Spatial reasoning dataset excerpts
+++

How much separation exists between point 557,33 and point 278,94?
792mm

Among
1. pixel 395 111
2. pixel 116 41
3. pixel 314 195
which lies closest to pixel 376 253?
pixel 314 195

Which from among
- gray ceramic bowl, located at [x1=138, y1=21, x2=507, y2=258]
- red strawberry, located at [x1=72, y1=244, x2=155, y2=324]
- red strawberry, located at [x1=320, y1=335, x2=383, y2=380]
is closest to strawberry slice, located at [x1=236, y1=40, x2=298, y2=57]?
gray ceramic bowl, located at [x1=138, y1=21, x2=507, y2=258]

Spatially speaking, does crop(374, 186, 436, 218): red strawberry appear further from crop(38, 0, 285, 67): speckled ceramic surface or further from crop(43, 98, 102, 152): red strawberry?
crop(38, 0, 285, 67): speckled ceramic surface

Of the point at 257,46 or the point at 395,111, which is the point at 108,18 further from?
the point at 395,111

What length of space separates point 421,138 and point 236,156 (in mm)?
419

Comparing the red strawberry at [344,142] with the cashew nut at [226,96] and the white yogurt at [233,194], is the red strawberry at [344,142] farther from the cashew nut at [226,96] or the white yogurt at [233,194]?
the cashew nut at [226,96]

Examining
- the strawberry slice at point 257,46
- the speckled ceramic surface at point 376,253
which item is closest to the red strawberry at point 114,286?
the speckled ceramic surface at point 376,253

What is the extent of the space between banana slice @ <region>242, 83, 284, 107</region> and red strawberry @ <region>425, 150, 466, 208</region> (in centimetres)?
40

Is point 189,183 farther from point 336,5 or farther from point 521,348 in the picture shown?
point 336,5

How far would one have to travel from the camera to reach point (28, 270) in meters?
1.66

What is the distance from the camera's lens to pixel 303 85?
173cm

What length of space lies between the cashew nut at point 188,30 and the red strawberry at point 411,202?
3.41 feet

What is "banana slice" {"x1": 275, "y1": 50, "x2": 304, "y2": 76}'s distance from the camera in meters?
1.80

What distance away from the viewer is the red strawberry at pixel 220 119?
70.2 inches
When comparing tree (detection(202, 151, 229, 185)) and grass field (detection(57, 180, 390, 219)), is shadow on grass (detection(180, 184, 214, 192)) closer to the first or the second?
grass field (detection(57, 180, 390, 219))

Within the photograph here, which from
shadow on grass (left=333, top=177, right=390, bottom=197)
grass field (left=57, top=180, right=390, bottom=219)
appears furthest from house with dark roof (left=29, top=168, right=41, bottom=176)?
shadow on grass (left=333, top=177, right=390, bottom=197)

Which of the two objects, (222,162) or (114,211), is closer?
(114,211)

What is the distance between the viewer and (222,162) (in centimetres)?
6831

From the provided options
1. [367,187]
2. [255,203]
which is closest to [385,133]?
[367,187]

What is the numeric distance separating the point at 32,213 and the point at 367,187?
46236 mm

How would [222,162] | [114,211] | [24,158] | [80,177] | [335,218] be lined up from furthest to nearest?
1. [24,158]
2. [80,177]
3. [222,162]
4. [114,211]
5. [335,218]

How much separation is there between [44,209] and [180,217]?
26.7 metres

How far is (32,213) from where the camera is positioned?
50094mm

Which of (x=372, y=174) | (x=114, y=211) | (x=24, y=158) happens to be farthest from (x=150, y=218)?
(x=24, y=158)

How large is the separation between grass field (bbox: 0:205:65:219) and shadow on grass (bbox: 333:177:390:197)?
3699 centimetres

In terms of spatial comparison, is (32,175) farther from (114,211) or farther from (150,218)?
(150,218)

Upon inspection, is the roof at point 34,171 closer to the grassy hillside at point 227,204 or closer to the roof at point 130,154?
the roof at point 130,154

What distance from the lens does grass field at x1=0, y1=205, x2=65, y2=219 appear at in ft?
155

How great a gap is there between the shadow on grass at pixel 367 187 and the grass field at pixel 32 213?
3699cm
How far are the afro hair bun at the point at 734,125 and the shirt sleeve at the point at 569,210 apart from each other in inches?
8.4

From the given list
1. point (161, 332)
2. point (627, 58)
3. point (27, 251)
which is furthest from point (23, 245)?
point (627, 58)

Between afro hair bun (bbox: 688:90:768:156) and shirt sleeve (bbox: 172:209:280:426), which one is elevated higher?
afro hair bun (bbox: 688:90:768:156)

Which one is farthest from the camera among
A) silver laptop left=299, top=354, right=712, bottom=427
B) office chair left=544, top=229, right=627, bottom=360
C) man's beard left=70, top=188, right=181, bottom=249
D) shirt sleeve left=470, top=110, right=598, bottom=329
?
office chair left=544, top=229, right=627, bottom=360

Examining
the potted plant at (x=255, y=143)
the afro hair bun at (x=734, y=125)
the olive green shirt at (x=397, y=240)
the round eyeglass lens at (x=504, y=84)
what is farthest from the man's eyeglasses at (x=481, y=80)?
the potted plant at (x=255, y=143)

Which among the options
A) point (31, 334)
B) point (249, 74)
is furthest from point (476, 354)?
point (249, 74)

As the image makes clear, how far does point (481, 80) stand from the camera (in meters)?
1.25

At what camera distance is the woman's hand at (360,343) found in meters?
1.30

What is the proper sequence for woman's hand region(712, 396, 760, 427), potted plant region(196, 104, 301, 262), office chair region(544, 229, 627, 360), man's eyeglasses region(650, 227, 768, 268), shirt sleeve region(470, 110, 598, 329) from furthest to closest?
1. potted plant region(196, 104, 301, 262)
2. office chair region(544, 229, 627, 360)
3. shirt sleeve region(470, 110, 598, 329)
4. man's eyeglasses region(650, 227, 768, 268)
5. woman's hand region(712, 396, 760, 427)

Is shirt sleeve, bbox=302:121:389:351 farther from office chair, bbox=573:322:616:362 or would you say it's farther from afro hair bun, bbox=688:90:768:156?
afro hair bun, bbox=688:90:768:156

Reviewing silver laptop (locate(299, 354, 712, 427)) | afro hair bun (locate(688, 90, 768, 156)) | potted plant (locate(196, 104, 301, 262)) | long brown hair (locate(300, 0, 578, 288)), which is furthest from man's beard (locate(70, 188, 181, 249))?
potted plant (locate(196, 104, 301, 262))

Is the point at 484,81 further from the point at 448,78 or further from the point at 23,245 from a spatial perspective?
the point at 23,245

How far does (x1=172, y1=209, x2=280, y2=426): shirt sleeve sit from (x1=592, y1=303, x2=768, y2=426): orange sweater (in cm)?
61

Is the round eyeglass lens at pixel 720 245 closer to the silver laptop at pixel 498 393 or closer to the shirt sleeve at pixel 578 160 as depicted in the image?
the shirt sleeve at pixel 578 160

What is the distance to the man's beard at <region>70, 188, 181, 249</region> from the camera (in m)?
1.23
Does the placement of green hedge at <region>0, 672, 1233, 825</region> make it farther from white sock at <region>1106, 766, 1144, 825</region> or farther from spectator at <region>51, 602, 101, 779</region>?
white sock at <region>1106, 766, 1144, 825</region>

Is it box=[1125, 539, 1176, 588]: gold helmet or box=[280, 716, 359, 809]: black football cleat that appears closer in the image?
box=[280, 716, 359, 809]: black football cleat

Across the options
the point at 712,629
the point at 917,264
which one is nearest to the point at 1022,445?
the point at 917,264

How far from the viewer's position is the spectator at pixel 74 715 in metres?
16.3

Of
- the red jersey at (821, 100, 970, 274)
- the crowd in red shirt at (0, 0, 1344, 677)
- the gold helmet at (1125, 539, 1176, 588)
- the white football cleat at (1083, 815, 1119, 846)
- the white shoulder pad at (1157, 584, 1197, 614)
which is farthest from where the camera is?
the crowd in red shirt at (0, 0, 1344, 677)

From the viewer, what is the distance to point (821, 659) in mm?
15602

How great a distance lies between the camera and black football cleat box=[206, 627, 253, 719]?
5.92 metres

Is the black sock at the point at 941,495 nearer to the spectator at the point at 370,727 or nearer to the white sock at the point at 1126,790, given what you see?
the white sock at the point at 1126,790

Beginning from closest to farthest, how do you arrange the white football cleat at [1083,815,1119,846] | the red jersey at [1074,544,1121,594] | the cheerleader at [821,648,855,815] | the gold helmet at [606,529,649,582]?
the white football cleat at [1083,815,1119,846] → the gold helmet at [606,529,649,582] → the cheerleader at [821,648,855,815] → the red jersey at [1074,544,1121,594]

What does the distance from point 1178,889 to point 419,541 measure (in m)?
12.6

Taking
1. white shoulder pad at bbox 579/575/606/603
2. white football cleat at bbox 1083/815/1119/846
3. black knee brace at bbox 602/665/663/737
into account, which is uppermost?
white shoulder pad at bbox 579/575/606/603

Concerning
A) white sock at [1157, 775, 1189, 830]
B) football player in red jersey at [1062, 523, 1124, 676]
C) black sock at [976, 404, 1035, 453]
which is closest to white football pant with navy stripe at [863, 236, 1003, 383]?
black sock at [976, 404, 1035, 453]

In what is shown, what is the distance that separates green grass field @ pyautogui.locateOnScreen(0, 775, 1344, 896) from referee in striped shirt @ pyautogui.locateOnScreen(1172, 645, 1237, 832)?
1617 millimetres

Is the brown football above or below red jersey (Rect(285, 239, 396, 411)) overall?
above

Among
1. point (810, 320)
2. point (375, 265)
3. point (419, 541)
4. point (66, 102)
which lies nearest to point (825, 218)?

+++

● **Required work**
Reproduce, exactly and with nothing added, the lines from the one that includes "What does the" through the last line of the material.

● **Written answer**
What does the distance from point 1178,889 to point 419,541 measure (in m)?
12.6

Taking
1. white shoulder pad at bbox 579/575/606/603
2. white football cleat at bbox 1083/815/1119/846
3. black knee brace at bbox 602/665/663/737
into account, which is uppermost?
white shoulder pad at bbox 579/575/606/603

Concerning
A) white sock at [1157, 775, 1189, 830]
B) football player in red jersey at [1062, 523, 1124, 676]
C) black sock at [976, 404, 1035, 453]
which is closest to white football pant with navy stripe at [863, 236, 1003, 383]?
black sock at [976, 404, 1035, 453]

In what is shown, what is the distance that separates green grass field @ pyautogui.locateOnScreen(0, 775, 1344, 896) from referee in striped shirt @ pyautogui.locateOnScreen(1172, 645, 1237, 832)?
1617 millimetres

Is the brown football above or below red jersey (Rect(285, 239, 396, 411)) overall?
above

Among
1. point (810, 320)
2. point (375, 265)
3. point (419, 541)
4. point (66, 102)
which lies nearest to point (825, 218)?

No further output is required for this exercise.